◆ PROBLEM
Please reproduce the part of the volume pedal thread that starts at "Yep a volume" and ends at "gears or strings.".

◆ GIVEN PASSAGE
———

# volume pedals



## Welladjusted (Feb 19, 2006)

are there volume pedals aside from the ernie ball worth looking into, or is it the most commonly used one for a reason?

having a tuner out is really the only feature aside from... volume i'm looking for.


----------



## Accept2 (Jan 1, 2006)

I currently run a large Boss one. I had an Ernie Ball one before. I dont really see any difference between the two at all.........


----------



## Xanadu (Feb 3, 2006)

IMO a volume pedal's a volume pedal.


----------



## PaulS (Feb 27, 2006)

Yep a volume pedal is a volume pedal, that would be a wah without the circuit board. Most of the volume pedals are just a pot with rack and pinion. I guess the biggest deciding factor would be there build. I have seen some that use photo diodes that would probably last longer than a pot. A tuner out would be a good option. I had an EB for a while, robust pedal except instead of a rack and pinion they used a cord wrapped around the pot. This worked until the cord broke then it was a problem setting back up. For that reason I steer clear of the EB volume pedals.


----------



## Milkman (Feb 2, 2006)

I have always preferred Morley volume pedals due to their whisper quiet nature and amazing smoothness.

They use a photocell instead of gears or strings.

The absolute best for swells.


----------



## GuitarsCanada (Dec 30, 2005)

I have a George Dennis Wah/Volume, which is the optics as well. Can't remember where I got it and I dont use it a lot. But when I have it works very well.


----------



## sysexguy (Mar 5, 2006)

Most optical pedals especially the Morley's can be major tone suckers imho...... of course the pedal steel guys rely on their volume pedals constantly so maybe there's someone out there with an informed opinion (from a pedal steeler's perspective).

The major plus of the ernie ball is that they use a higher end and , most importantly, sealed clarostat pot. In contrast, the boss uses a cheapo light duty mini pot. There are a couple of reasons why a regular Vox/Cry Baby casing isn't the best volume pedal. The rack and pinion gear doesn't allow for a complete rotation of the pot (which is fine for a wah circuit) but awful in a volume pedal. As well, most of the pots are not closed so it's isn't long before dust and dirt makes the pot scratchy. 

Optical pedals do not have these problems however some of them have a slight delay and ...the buffer will affect the tone and/or get clipped by any boosters in front of it.

Andy


----------



## rippinglickfest (Jan 1, 2006)

———

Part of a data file
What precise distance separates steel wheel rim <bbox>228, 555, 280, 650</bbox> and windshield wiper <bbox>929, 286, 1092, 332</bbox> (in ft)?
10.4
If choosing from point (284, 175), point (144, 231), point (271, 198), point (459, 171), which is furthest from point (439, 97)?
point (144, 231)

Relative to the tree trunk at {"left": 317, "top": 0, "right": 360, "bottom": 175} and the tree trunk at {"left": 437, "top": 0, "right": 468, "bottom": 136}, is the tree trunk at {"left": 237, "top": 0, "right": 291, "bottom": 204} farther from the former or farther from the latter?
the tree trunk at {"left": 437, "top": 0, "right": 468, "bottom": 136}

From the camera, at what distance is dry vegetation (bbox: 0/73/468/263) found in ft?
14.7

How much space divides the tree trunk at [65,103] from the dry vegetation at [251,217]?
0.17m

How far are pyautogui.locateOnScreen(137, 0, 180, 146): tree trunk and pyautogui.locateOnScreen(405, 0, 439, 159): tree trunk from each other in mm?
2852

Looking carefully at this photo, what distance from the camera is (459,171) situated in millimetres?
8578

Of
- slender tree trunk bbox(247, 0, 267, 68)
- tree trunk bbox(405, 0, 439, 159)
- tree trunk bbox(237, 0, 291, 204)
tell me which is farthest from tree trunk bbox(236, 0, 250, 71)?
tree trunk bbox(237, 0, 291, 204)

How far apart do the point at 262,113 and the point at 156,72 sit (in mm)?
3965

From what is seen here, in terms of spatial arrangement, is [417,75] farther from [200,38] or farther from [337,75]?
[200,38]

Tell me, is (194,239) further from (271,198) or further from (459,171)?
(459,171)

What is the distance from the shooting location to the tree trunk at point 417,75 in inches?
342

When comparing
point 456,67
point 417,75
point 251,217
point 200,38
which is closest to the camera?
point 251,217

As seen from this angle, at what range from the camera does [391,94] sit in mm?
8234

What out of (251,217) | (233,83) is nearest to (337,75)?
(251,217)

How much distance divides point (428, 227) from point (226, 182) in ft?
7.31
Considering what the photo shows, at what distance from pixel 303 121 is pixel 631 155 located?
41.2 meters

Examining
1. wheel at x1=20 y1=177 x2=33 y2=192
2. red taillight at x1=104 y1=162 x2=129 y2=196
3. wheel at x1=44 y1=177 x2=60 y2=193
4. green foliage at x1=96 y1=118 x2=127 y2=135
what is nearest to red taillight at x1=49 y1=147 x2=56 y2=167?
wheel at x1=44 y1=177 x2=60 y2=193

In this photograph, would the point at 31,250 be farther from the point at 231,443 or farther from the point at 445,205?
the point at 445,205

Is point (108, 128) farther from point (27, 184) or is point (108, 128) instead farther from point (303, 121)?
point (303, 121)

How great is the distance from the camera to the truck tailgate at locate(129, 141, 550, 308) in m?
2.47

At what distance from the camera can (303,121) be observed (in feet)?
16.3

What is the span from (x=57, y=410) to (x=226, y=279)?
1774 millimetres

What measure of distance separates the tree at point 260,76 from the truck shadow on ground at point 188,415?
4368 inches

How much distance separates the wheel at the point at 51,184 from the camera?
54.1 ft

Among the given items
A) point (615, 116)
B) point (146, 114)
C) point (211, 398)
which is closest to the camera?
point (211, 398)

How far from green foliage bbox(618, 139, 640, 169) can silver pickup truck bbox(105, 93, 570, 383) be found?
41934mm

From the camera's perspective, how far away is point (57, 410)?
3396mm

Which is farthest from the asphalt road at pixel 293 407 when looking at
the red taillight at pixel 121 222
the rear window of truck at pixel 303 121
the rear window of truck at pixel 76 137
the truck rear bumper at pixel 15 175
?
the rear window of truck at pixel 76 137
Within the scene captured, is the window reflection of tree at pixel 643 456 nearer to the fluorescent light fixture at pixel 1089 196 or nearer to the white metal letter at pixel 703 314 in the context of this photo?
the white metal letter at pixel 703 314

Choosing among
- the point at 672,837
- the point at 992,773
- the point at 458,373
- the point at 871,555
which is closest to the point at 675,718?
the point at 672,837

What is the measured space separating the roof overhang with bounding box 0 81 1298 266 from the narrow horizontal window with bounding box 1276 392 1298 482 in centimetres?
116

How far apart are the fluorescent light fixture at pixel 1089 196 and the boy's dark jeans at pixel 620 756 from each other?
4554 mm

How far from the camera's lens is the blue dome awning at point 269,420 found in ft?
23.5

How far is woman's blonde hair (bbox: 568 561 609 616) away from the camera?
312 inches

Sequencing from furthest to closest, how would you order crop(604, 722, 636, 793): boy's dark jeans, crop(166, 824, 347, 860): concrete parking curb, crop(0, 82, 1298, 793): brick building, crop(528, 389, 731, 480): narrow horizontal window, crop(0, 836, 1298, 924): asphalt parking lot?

———

◆ OUTPUT BELOW
Yep a volume pedal is a volume pedal, that would be a wah without the circuit board. Most of the volume pedals are just a pot with rack and pinion. I guess the biggest deciding factor would be there build. I have seen some that use photo diodes that would probably last longer than a pot. A tuner out would be a good option. I had an EB for a while, robust pedal except instead of a rack and pinion they used a cord wrapped around the pot. This worked until the cord broke then it was a problem setting back up. For that reason I steer clear of the EB volume pedals.


----------



## Milkman (Feb 2, 2006)

I have always preferred Morley volume pedals due to their whisper quiet nature and amazing smoothness.

They use a photocell instead of gears or strings.